Business secretary Alok Sharma has accused the media of using “gotcha” style questions after Boris Johnson was unable to answer a question about his government’s lockdown rules on Tuesday.
Sharma said reporters were using interviews as a “quiz show”, the day after both the prime minister and skills minister Gillian Keegan came under fire for not knowing the detail of new measures for north-east England, which came into force at midnight.
Johnson apologised after the gaffe and swiftly issued a correction with details about the restrictions.
Watch: Boris Johnson gets new coronavirus rules wrong
When questioned over the measures on Wednesday, Sharma went on the attack, telling the BBC: “There is an element of slightly ‘gotcha’ about this in terms of this line of questioning. You are a flagship programme when it comes to serious news and it is not a quiz show.”
Asked whether he thought that calling on ministers to explain what their coronavirus regulations were was as “trivial as a quiz question”, he rowed back and said: “No, absolutely not.
“But what I’m saying to you is that what is important is if people want to understand the precise restrictions that they have in areas which are more restricted, then they should go on to the (government and council) websites.
“I’ve set out clearly to you, I hope, what the overall message is – which is this rule of six indoors and outdoors, wash your hands, cover your face, make sure you maintain social distancing – and I think people understand that.”
Responding to Sharma’s comments, shadow public health minister Alex Norris said the PM “should understand the rules he is asking huge numbers of people to follow”.
He added: “That’s not a gotcha, that’s just basic government competence.”
Senior media figures also fired back at Sharma’s comments, which Daily Mail political editor Jason Groves described as “pathetic”.
The BBC’s political editor Laura Kuenssberg tweeted: “Not sure it really flies to say it's a 'gotcha' question to expect govt ministers to know what the rules are that they are asking millions of people to follow.”
Radio 4 presenter Nick Robinson added: “Believe it or not we ask questions to get the answers not to prove that politicians don’t know them.”
I don’t think the producers of Pointless will be too worried about the competition. Believe it or not we ask questions to get the answers not to prove that politicians don’t know them https://t.co/5k2b9BIXJz— Nick Robinson (@bbcnickrobinson) September 30, 2020
Business Sec Alok Sharma accuses media of 'gotcha' journalism for asking ministers the details of Covid laws they are imposing on people.

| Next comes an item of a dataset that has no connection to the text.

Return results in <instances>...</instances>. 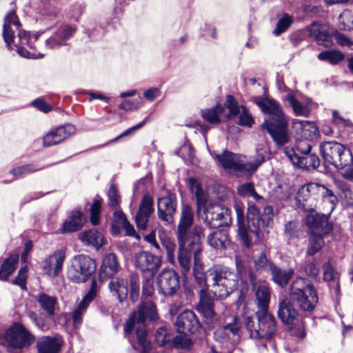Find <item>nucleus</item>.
Returning a JSON list of instances; mask_svg holds the SVG:
<instances>
[{"instance_id": "4d7b16f0", "label": "nucleus", "mask_w": 353, "mask_h": 353, "mask_svg": "<svg viewBox=\"0 0 353 353\" xmlns=\"http://www.w3.org/2000/svg\"><path fill=\"white\" fill-rule=\"evenodd\" d=\"M39 170H41V168H37L36 165L33 164H29L13 168L10 171V173L13 174L15 178H18L21 176L30 174Z\"/></svg>"}, {"instance_id": "680f3d73", "label": "nucleus", "mask_w": 353, "mask_h": 353, "mask_svg": "<svg viewBox=\"0 0 353 353\" xmlns=\"http://www.w3.org/2000/svg\"><path fill=\"white\" fill-rule=\"evenodd\" d=\"M290 195V191L286 185H279L273 190V196L278 200H286Z\"/></svg>"}, {"instance_id": "473e14b6", "label": "nucleus", "mask_w": 353, "mask_h": 353, "mask_svg": "<svg viewBox=\"0 0 353 353\" xmlns=\"http://www.w3.org/2000/svg\"><path fill=\"white\" fill-rule=\"evenodd\" d=\"M61 343L56 337L43 336L37 341V353H59Z\"/></svg>"}, {"instance_id": "5fc2aeb1", "label": "nucleus", "mask_w": 353, "mask_h": 353, "mask_svg": "<svg viewBox=\"0 0 353 353\" xmlns=\"http://www.w3.org/2000/svg\"><path fill=\"white\" fill-rule=\"evenodd\" d=\"M324 244L323 236H313L309 243L307 254L313 256L320 251Z\"/></svg>"}, {"instance_id": "c756f323", "label": "nucleus", "mask_w": 353, "mask_h": 353, "mask_svg": "<svg viewBox=\"0 0 353 353\" xmlns=\"http://www.w3.org/2000/svg\"><path fill=\"white\" fill-rule=\"evenodd\" d=\"M21 23L14 12H9L4 19L3 37L8 49L12 50L11 43L14 41V32L19 30Z\"/></svg>"}, {"instance_id": "bf43d9fd", "label": "nucleus", "mask_w": 353, "mask_h": 353, "mask_svg": "<svg viewBox=\"0 0 353 353\" xmlns=\"http://www.w3.org/2000/svg\"><path fill=\"white\" fill-rule=\"evenodd\" d=\"M155 340L160 346L170 342L171 336L165 327H160L157 329L155 334Z\"/></svg>"}, {"instance_id": "2eb2a0df", "label": "nucleus", "mask_w": 353, "mask_h": 353, "mask_svg": "<svg viewBox=\"0 0 353 353\" xmlns=\"http://www.w3.org/2000/svg\"><path fill=\"white\" fill-rule=\"evenodd\" d=\"M204 214V222L211 228L228 226L232 222L230 210L218 204L208 205Z\"/></svg>"}, {"instance_id": "79ce46f5", "label": "nucleus", "mask_w": 353, "mask_h": 353, "mask_svg": "<svg viewBox=\"0 0 353 353\" xmlns=\"http://www.w3.org/2000/svg\"><path fill=\"white\" fill-rule=\"evenodd\" d=\"M189 184L192 192L194 191L196 199L197 212H199L201 208L205 206L208 201V194L202 189L201 185L196 182V180L194 178L189 179Z\"/></svg>"}, {"instance_id": "4468645a", "label": "nucleus", "mask_w": 353, "mask_h": 353, "mask_svg": "<svg viewBox=\"0 0 353 353\" xmlns=\"http://www.w3.org/2000/svg\"><path fill=\"white\" fill-rule=\"evenodd\" d=\"M203 236L202 228L199 226H194L191 232V241L178 240L179 242V252H178V261L183 273L185 274L189 272L191 267V256L193 255V246L192 243L197 242L201 243L200 241Z\"/></svg>"}, {"instance_id": "a19ab883", "label": "nucleus", "mask_w": 353, "mask_h": 353, "mask_svg": "<svg viewBox=\"0 0 353 353\" xmlns=\"http://www.w3.org/2000/svg\"><path fill=\"white\" fill-rule=\"evenodd\" d=\"M19 261L17 254L10 255L0 267V281H6L15 271Z\"/></svg>"}, {"instance_id": "774afa93", "label": "nucleus", "mask_w": 353, "mask_h": 353, "mask_svg": "<svg viewBox=\"0 0 353 353\" xmlns=\"http://www.w3.org/2000/svg\"><path fill=\"white\" fill-rule=\"evenodd\" d=\"M143 283L142 287L143 296L146 298L150 297L154 293V281L153 277L147 276Z\"/></svg>"}, {"instance_id": "aec40b11", "label": "nucleus", "mask_w": 353, "mask_h": 353, "mask_svg": "<svg viewBox=\"0 0 353 353\" xmlns=\"http://www.w3.org/2000/svg\"><path fill=\"white\" fill-rule=\"evenodd\" d=\"M75 25L61 24L50 37L46 40V46L49 49H58L67 45V41L76 33Z\"/></svg>"}, {"instance_id": "b1692460", "label": "nucleus", "mask_w": 353, "mask_h": 353, "mask_svg": "<svg viewBox=\"0 0 353 353\" xmlns=\"http://www.w3.org/2000/svg\"><path fill=\"white\" fill-rule=\"evenodd\" d=\"M76 132V128L71 123L60 125L50 130L43 138V145L50 147L65 141Z\"/></svg>"}, {"instance_id": "423d86ee", "label": "nucleus", "mask_w": 353, "mask_h": 353, "mask_svg": "<svg viewBox=\"0 0 353 353\" xmlns=\"http://www.w3.org/2000/svg\"><path fill=\"white\" fill-rule=\"evenodd\" d=\"M319 148L324 163L338 170L343 169L353 162L352 152L339 142L325 141L321 143Z\"/></svg>"}, {"instance_id": "5701e85b", "label": "nucleus", "mask_w": 353, "mask_h": 353, "mask_svg": "<svg viewBox=\"0 0 353 353\" xmlns=\"http://www.w3.org/2000/svg\"><path fill=\"white\" fill-rule=\"evenodd\" d=\"M305 224L313 236H323L332 230L328 217L324 214L311 213L307 215Z\"/></svg>"}, {"instance_id": "412c9836", "label": "nucleus", "mask_w": 353, "mask_h": 353, "mask_svg": "<svg viewBox=\"0 0 353 353\" xmlns=\"http://www.w3.org/2000/svg\"><path fill=\"white\" fill-rule=\"evenodd\" d=\"M98 291L97 282L93 279L88 292L83 297L81 302L77 305L71 313V317L74 327H79L83 321V316L87 311L90 304L95 299Z\"/></svg>"}, {"instance_id": "f3484780", "label": "nucleus", "mask_w": 353, "mask_h": 353, "mask_svg": "<svg viewBox=\"0 0 353 353\" xmlns=\"http://www.w3.org/2000/svg\"><path fill=\"white\" fill-rule=\"evenodd\" d=\"M176 207V194L170 191H167L165 195L159 197L157 200L158 217L165 224H172Z\"/></svg>"}, {"instance_id": "13d9d810", "label": "nucleus", "mask_w": 353, "mask_h": 353, "mask_svg": "<svg viewBox=\"0 0 353 353\" xmlns=\"http://www.w3.org/2000/svg\"><path fill=\"white\" fill-rule=\"evenodd\" d=\"M225 106L230 111L231 116H236L242 110L243 105H239L237 101L232 95H228L225 100Z\"/></svg>"}, {"instance_id": "72a5a7b5", "label": "nucleus", "mask_w": 353, "mask_h": 353, "mask_svg": "<svg viewBox=\"0 0 353 353\" xmlns=\"http://www.w3.org/2000/svg\"><path fill=\"white\" fill-rule=\"evenodd\" d=\"M323 269L324 281L327 283L330 291L336 296H339L340 293L339 273L334 270L330 261L324 264Z\"/></svg>"}, {"instance_id": "a18cd8bd", "label": "nucleus", "mask_w": 353, "mask_h": 353, "mask_svg": "<svg viewBox=\"0 0 353 353\" xmlns=\"http://www.w3.org/2000/svg\"><path fill=\"white\" fill-rule=\"evenodd\" d=\"M159 239L162 246L165 249L167 258L171 264L175 262V250L176 245L173 239L168 236L165 234H159Z\"/></svg>"}, {"instance_id": "dca6fc26", "label": "nucleus", "mask_w": 353, "mask_h": 353, "mask_svg": "<svg viewBox=\"0 0 353 353\" xmlns=\"http://www.w3.org/2000/svg\"><path fill=\"white\" fill-rule=\"evenodd\" d=\"M135 267L139 269L145 277H154L161 266V258L149 252L141 251L135 254L134 257Z\"/></svg>"}, {"instance_id": "864d4df0", "label": "nucleus", "mask_w": 353, "mask_h": 353, "mask_svg": "<svg viewBox=\"0 0 353 353\" xmlns=\"http://www.w3.org/2000/svg\"><path fill=\"white\" fill-rule=\"evenodd\" d=\"M293 23V17L288 14H285L279 19L276 23L275 29L273 30V34L276 36H279L285 31H286L289 27Z\"/></svg>"}, {"instance_id": "8fccbe9b", "label": "nucleus", "mask_w": 353, "mask_h": 353, "mask_svg": "<svg viewBox=\"0 0 353 353\" xmlns=\"http://www.w3.org/2000/svg\"><path fill=\"white\" fill-rule=\"evenodd\" d=\"M288 101L297 116L308 117L310 113V108L299 102L294 96L288 95Z\"/></svg>"}, {"instance_id": "37998d69", "label": "nucleus", "mask_w": 353, "mask_h": 353, "mask_svg": "<svg viewBox=\"0 0 353 353\" xmlns=\"http://www.w3.org/2000/svg\"><path fill=\"white\" fill-rule=\"evenodd\" d=\"M270 272L272 280L281 288H284L288 285L294 274L293 270H282L275 265Z\"/></svg>"}, {"instance_id": "1a4fd4ad", "label": "nucleus", "mask_w": 353, "mask_h": 353, "mask_svg": "<svg viewBox=\"0 0 353 353\" xmlns=\"http://www.w3.org/2000/svg\"><path fill=\"white\" fill-rule=\"evenodd\" d=\"M312 145L307 142H301L294 148H286L285 153L289 160L295 165L302 169H316L320 164L319 157L311 153Z\"/></svg>"}, {"instance_id": "0e129e2a", "label": "nucleus", "mask_w": 353, "mask_h": 353, "mask_svg": "<svg viewBox=\"0 0 353 353\" xmlns=\"http://www.w3.org/2000/svg\"><path fill=\"white\" fill-rule=\"evenodd\" d=\"M139 277L136 274H132L130 277V299L135 302L139 297Z\"/></svg>"}, {"instance_id": "393cba45", "label": "nucleus", "mask_w": 353, "mask_h": 353, "mask_svg": "<svg viewBox=\"0 0 353 353\" xmlns=\"http://www.w3.org/2000/svg\"><path fill=\"white\" fill-rule=\"evenodd\" d=\"M296 200L299 207L304 211H313L317 201L314 183H309L301 186L296 193Z\"/></svg>"}, {"instance_id": "f8f14e48", "label": "nucleus", "mask_w": 353, "mask_h": 353, "mask_svg": "<svg viewBox=\"0 0 353 353\" xmlns=\"http://www.w3.org/2000/svg\"><path fill=\"white\" fill-rule=\"evenodd\" d=\"M294 303L290 298L283 299L279 303L278 316L281 321L288 325L290 329H295V334L299 338L305 336V325L299 320V312L294 307Z\"/></svg>"}, {"instance_id": "a211bd4d", "label": "nucleus", "mask_w": 353, "mask_h": 353, "mask_svg": "<svg viewBox=\"0 0 353 353\" xmlns=\"http://www.w3.org/2000/svg\"><path fill=\"white\" fill-rule=\"evenodd\" d=\"M157 285L160 294L172 296L179 288V276L173 270H163L157 278Z\"/></svg>"}, {"instance_id": "2f4dec72", "label": "nucleus", "mask_w": 353, "mask_h": 353, "mask_svg": "<svg viewBox=\"0 0 353 353\" xmlns=\"http://www.w3.org/2000/svg\"><path fill=\"white\" fill-rule=\"evenodd\" d=\"M85 221V216L81 211H72L63 222L61 228V232L70 233L78 231L83 228Z\"/></svg>"}, {"instance_id": "6e6552de", "label": "nucleus", "mask_w": 353, "mask_h": 353, "mask_svg": "<svg viewBox=\"0 0 353 353\" xmlns=\"http://www.w3.org/2000/svg\"><path fill=\"white\" fill-rule=\"evenodd\" d=\"M241 323L237 316H233L230 323L218 327L214 332L216 344L210 347L211 353H232L233 337H238Z\"/></svg>"}, {"instance_id": "a878e982", "label": "nucleus", "mask_w": 353, "mask_h": 353, "mask_svg": "<svg viewBox=\"0 0 353 353\" xmlns=\"http://www.w3.org/2000/svg\"><path fill=\"white\" fill-rule=\"evenodd\" d=\"M194 221V212L188 205H183L180 213L179 223L177 227L178 240L191 241L190 230Z\"/></svg>"}, {"instance_id": "e433bc0d", "label": "nucleus", "mask_w": 353, "mask_h": 353, "mask_svg": "<svg viewBox=\"0 0 353 353\" xmlns=\"http://www.w3.org/2000/svg\"><path fill=\"white\" fill-rule=\"evenodd\" d=\"M119 268L117 256L114 253H110L103 260L99 276L101 278L112 277L117 273Z\"/></svg>"}, {"instance_id": "09e8293b", "label": "nucleus", "mask_w": 353, "mask_h": 353, "mask_svg": "<svg viewBox=\"0 0 353 353\" xmlns=\"http://www.w3.org/2000/svg\"><path fill=\"white\" fill-rule=\"evenodd\" d=\"M318 59L321 61H326L332 65L338 64L344 59V55L336 50H327L318 54Z\"/></svg>"}, {"instance_id": "c9c22d12", "label": "nucleus", "mask_w": 353, "mask_h": 353, "mask_svg": "<svg viewBox=\"0 0 353 353\" xmlns=\"http://www.w3.org/2000/svg\"><path fill=\"white\" fill-rule=\"evenodd\" d=\"M199 298V302L196 307V310L207 319L212 318L215 314L213 310V301L208 296L206 289L200 290Z\"/></svg>"}, {"instance_id": "0eeeda50", "label": "nucleus", "mask_w": 353, "mask_h": 353, "mask_svg": "<svg viewBox=\"0 0 353 353\" xmlns=\"http://www.w3.org/2000/svg\"><path fill=\"white\" fill-rule=\"evenodd\" d=\"M265 153L257 150L255 156L247 163H241L236 154L227 150L221 154H216L214 158L225 170L252 173L265 161Z\"/></svg>"}, {"instance_id": "58836bf2", "label": "nucleus", "mask_w": 353, "mask_h": 353, "mask_svg": "<svg viewBox=\"0 0 353 353\" xmlns=\"http://www.w3.org/2000/svg\"><path fill=\"white\" fill-rule=\"evenodd\" d=\"M314 190L317 199L321 198L323 200H327L330 203L331 210H333L338 204L339 200L332 190L328 186L319 183H314Z\"/></svg>"}, {"instance_id": "c85d7f7f", "label": "nucleus", "mask_w": 353, "mask_h": 353, "mask_svg": "<svg viewBox=\"0 0 353 353\" xmlns=\"http://www.w3.org/2000/svg\"><path fill=\"white\" fill-rule=\"evenodd\" d=\"M65 259V251L63 250L55 251L45 261V263L43 268L45 274L52 277L58 276L62 270Z\"/></svg>"}, {"instance_id": "9b49d317", "label": "nucleus", "mask_w": 353, "mask_h": 353, "mask_svg": "<svg viewBox=\"0 0 353 353\" xmlns=\"http://www.w3.org/2000/svg\"><path fill=\"white\" fill-rule=\"evenodd\" d=\"M97 264L94 259L86 255H79L74 258L68 270V278L74 283H84L95 272Z\"/></svg>"}, {"instance_id": "de8ad7c7", "label": "nucleus", "mask_w": 353, "mask_h": 353, "mask_svg": "<svg viewBox=\"0 0 353 353\" xmlns=\"http://www.w3.org/2000/svg\"><path fill=\"white\" fill-rule=\"evenodd\" d=\"M38 301L41 307L48 313V315L54 314L55 307L57 301L55 297L50 296L46 294L39 295Z\"/></svg>"}, {"instance_id": "7c9ffc66", "label": "nucleus", "mask_w": 353, "mask_h": 353, "mask_svg": "<svg viewBox=\"0 0 353 353\" xmlns=\"http://www.w3.org/2000/svg\"><path fill=\"white\" fill-rule=\"evenodd\" d=\"M193 248L194 256V267L193 274L196 281L201 287L206 286L207 279L204 274L203 266L200 259V254L201 252V244L194 242L192 243Z\"/></svg>"}, {"instance_id": "3c124183", "label": "nucleus", "mask_w": 353, "mask_h": 353, "mask_svg": "<svg viewBox=\"0 0 353 353\" xmlns=\"http://www.w3.org/2000/svg\"><path fill=\"white\" fill-rule=\"evenodd\" d=\"M293 125L294 127H299L302 130V132L305 137L307 136V131L309 132V137L316 136V134L318 133V128L316 124L313 122L297 119L294 121Z\"/></svg>"}, {"instance_id": "9d476101", "label": "nucleus", "mask_w": 353, "mask_h": 353, "mask_svg": "<svg viewBox=\"0 0 353 353\" xmlns=\"http://www.w3.org/2000/svg\"><path fill=\"white\" fill-rule=\"evenodd\" d=\"M278 213L277 210H274L271 205H263V212L262 217L260 210L253 201H248L247 220L249 230L255 234H258L259 232L265 228L269 226L272 221L273 217Z\"/></svg>"}, {"instance_id": "bb28decb", "label": "nucleus", "mask_w": 353, "mask_h": 353, "mask_svg": "<svg viewBox=\"0 0 353 353\" xmlns=\"http://www.w3.org/2000/svg\"><path fill=\"white\" fill-rule=\"evenodd\" d=\"M199 326V321L195 314L190 310H185L181 313L175 322L177 332L185 336L194 333Z\"/></svg>"}, {"instance_id": "6e6d98bb", "label": "nucleus", "mask_w": 353, "mask_h": 353, "mask_svg": "<svg viewBox=\"0 0 353 353\" xmlns=\"http://www.w3.org/2000/svg\"><path fill=\"white\" fill-rule=\"evenodd\" d=\"M101 199L96 198L91 205L90 210V220L93 225L99 224V216L101 212Z\"/></svg>"}, {"instance_id": "ddd939ff", "label": "nucleus", "mask_w": 353, "mask_h": 353, "mask_svg": "<svg viewBox=\"0 0 353 353\" xmlns=\"http://www.w3.org/2000/svg\"><path fill=\"white\" fill-rule=\"evenodd\" d=\"M34 335L23 325L15 323L5 333V342L9 347L23 350L28 348L34 342Z\"/></svg>"}, {"instance_id": "69168bd1", "label": "nucleus", "mask_w": 353, "mask_h": 353, "mask_svg": "<svg viewBox=\"0 0 353 353\" xmlns=\"http://www.w3.org/2000/svg\"><path fill=\"white\" fill-rule=\"evenodd\" d=\"M239 114V124L242 126L251 127L254 120L245 107L242 108Z\"/></svg>"}, {"instance_id": "39448f33", "label": "nucleus", "mask_w": 353, "mask_h": 353, "mask_svg": "<svg viewBox=\"0 0 353 353\" xmlns=\"http://www.w3.org/2000/svg\"><path fill=\"white\" fill-rule=\"evenodd\" d=\"M244 325L254 339L269 341L277 330L276 319L269 312H256L255 316H245Z\"/></svg>"}, {"instance_id": "603ef678", "label": "nucleus", "mask_w": 353, "mask_h": 353, "mask_svg": "<svg viewBox=\"0 0 353 353\" xmlns=\"http://www.w3.org/2000/svg\"><path fill=\"white\" fill-rule=\"evenodd\" d=\"M274 265L271 261L268 259L265 254L263 252H261L254 259V266L257 271L270 272Z\"/></svg>"}, {"instance_id": "cd10ccee", "label": "nucleus", "mask_w": 353, "mask_h": 353, "mask_svg": "<svg viewBox=\"0 0 353 353\" xmlns=\"http://www.w3.org/2000/svg\"><path fill=\"white\" fill-rule=\"evenodd\" d=\"M248 278L253 287L256 289L255 296L258 307L256 312H269L270 292L268 286L264 282L257 285L256 276L252 270L248 271Z\"/></svg>"}, {"instance_id": "e2e57ef3", "label": "nucleus", "mask_w": 353, "mask_h": 353, "mask_svg": "<svg viewBox=\"0 0 353 353\" xmlns=\"http://www.w3.org/2000/svg\"><path fill=\"white\" fill-rule=\"evenodd\" d=\"M339 22L343 30H350L353 28V15L350 11H344L339 16Z\"/></svg>"}, {"instance_id": "338daca9", "label": "nucleus", "mask_w": 353, "mask_h": 353, "mask_svg": "<svg viewBox=\"0 0 353 353\" xmlns=\"http://www.w3.org/2000/svg\"><path fill=\"white\" fill-rule=\"evenodd\" d=\"M28 268L24 266L21 268L17 276L13 280V283L20 286L22 289L26 288V280L27 278Z\"/></svg>"}, {"instance_id": "052dcab7", "label": "nucleus", "mask_w": 353, "mask_h": 353, "mask_svg": "<svg viewBox=\"0 0 353 353\" xmlns=\"http://www.w3.org/2000/svg\"><path fill=\"white\" fill-rule=\"evenodd\" d=\"M107 195L109 199V205L113 208H117L121 202V196L114 184L110 186Z\"/></svg>"}, {"instance_id": "f257e3e1", "label": "nucleus", "mask_w": 353, "mask_h": 353, "mask_svg": "<svg viewBox=\"0 0 353 353\" xmlns=\"http://www.w3.org/2000/svg\"><path fill=\"white\" fill-rule=\"evenodd\" d=\"M236 270L227 266L215 265L210 268L207 273L208 279L212 282V292L217 299H224L236 290L239 276L241 281L246 282L248 271L241 261L236 259Z\"/></svg>"}, {"instance_id": "4c0bfd02", "label": "nucleus", "mask_w": 353, "mask_h": 353, "mask_svg": "<svg viewBox=\"0 0 353 353\" xmlns=\"http://www.w3.org/2000/svg\"><path fill=\"white\" fill-rule=\"evenodd\" d=\"M79 239L87 245L100 248L104 244V238L102 234L97 230L92 229L80 232Z\"/></svg>"}, {"instance_id": "f704fd0d", "label": "nucleus", "mask_w": 353, "mask_h": 353, "mask_svg": "<svg viewBox=\"0 0 353 353\" xmlns=\"http://www.w3.org/2000/svg\"><path fill=\"white\" fill-rule=\"evenodd\" d=\"M108 288L112 295L115 296L119 302L126 299L128 294V283L126 279L114 278L109 283Z\"/></svg>"}, {"instance_id": "20e7f679", "label": "nucleus", "mask_w": 353, "mask_h": 353, "mask_svg": "<svg viewBox=\"0 0 353 353\" xmlns=\"http://www.w3.org/2000/svg\"><path fill=\"white\" fill-rule=\"evenodd\" d=\"M289 298L301 310L312 312L319 301L318 292L314 285L307 279H296L290 286Z\"/></svg>"}, {"instance_id": "f03ea898", "label": "nucleus", "mask_w": 353, "mask_h": 353, "mask_svg": "<svg viewBox=\"0 0 353 353\" xmlns=\"http://www.w3.org/2000/svg\"><path fill=\"white\" fill-rule=\"evenodd\" d=\"M254 101L264 113L268 114L263 128L267 130L277 145L287 143L290 140L288 123L280 105L273 99L259 97L255 98Z\"/></svg>"}, {"instance_id": "49530a36", "label": "nucleus", "mask_w": 353, "mask_h": 353, "mask_svg": "<svg viewBox=\"0 0 353 353\" xmlns=\"http://www.w3.org/2000/svg\"><path fill=\"white\" fill-rule=\"evenodd\" d=\"M223 112V108L217 104L212 108L202 110V117L205 121L210 123H218L220 122V115Z\"/></svg>"}, {"instance_id": "4be33fe9", "label": "nucleus", "mask_w": 353, "mask_h": 353, "mask_svg": "<svg viewBox=\"0 0 353 353\" xmlns=\"http://www.w3.org/2000/svg\"><path fill=\"white\" fill-rule=\"evenodd\" d=\"M154 199L149 193L145 194L139 203L134 221L138 229L145 230L150 216L154 213Z\"/></svg>"}, {"instance_id": "7ed1b4c3", "label": "nucleus", "mask_w": 353, "mask_h": 353, "mask_svg": "<svg viewBox=\"0 0 353 353\" xmlns=\"http://www.w3.org/2000/svg\"><path fill=\"white\" fill-rule=\"evenodd\" d=\"M148 318L151 321H154L158 318L156 307L150 300L142 301L138 311L133 312L124 326V332L126 337L134 348V344L130 340V335L134 330H136L137 341L142 347L141 353H149L151 349V343L148 339V332L145 328V319Z\"/></svg>"}, {"instance_id": "c03bdc74", "label": "nucleus", "mask_w": 353, "mask_h": 353, "mask_svg": "<svg viewBox=\"0 0 353 353\" xmlns=\"http://www.w3.org/2000/svg\"><path fill=\"white\" fill-rule=\"evenodd\" d=\"M309 34L319 43L320 42H329L331 41V36L325 26L314 23L309 29Z\"/></svg>"}, {"instance_id": "6ab92c4d", "label": "nucleus", "mask_w": 353, "mask_h": 353, "mask_svg": "<svg viewBox=\"0 0 353 353\" xmlns=\"http://www.w3.org/2000/svg\"><path fill=\"white\" fill-rule=\"evenodd\" d=\"M41 32H37L33 35L26 31H19L18 37L19 43L15 44L17 53L22 57L28 59H40L44 57V54L38 52L32 46V41H36L41 36Z\"/></svg>"}, {"instance_id": "ea45409f", "label": "nucleus", "mask_w": 353, "mask_h": 353, "mask_svg": "<svg viewBox=\"0 0 353 353\" xmlns=\"http://www.w3.org/2000/svg\"><path fill=\"white\" fill-rule=\"evenodd\" d=\"M208 243L214 249H224L228 243V235L226 231L219 230L208 236Z\"/></svg>"}]
</instances>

Pathetic— Jason Groves (@JasonGroves1) September 30, 2020
Not sure it really flies to say it's a 'gotcha' question to expect govt ministers to know what the rules are that they are asking millions of people to follow— Laura Kuenssberg (@bbclaurak) September 30, 2020
Alok Sharma suggesting on Radio 4 that ministers being asked about details of Covid restrictions is like a "quiz show" - not a good look— Emily Ashton (@elashton) September 30, 2020
Alok Sharma has said asking Boris Johnson to know the regulations in the North East was "one of those 'gotcha' questions".— Dan Bloom (@danbloom1) September 30, 2020
Try using that excuse with police who are issuing you with a fine!
Tougher restrictions banning people from mixing with other households in any setting have been introduced in large parts of north-east England due to a continued sharp rise in coronavirus cases.
Existing measures – for Northumberland, Newcastle, North and South Tyneside, Gateshead, Sunderland and County Durham – are being tightened at the request of local councils because the virus is still spreading, health secretary Matt Hancock said.
It had been illegal for two households to mix inside or in a garden, but it was only guidance that they should not meet at public venues, including restaurants and pubs.
The measures came into force at midnight and will be enforceable with fines, the Department for Health and Social Care said.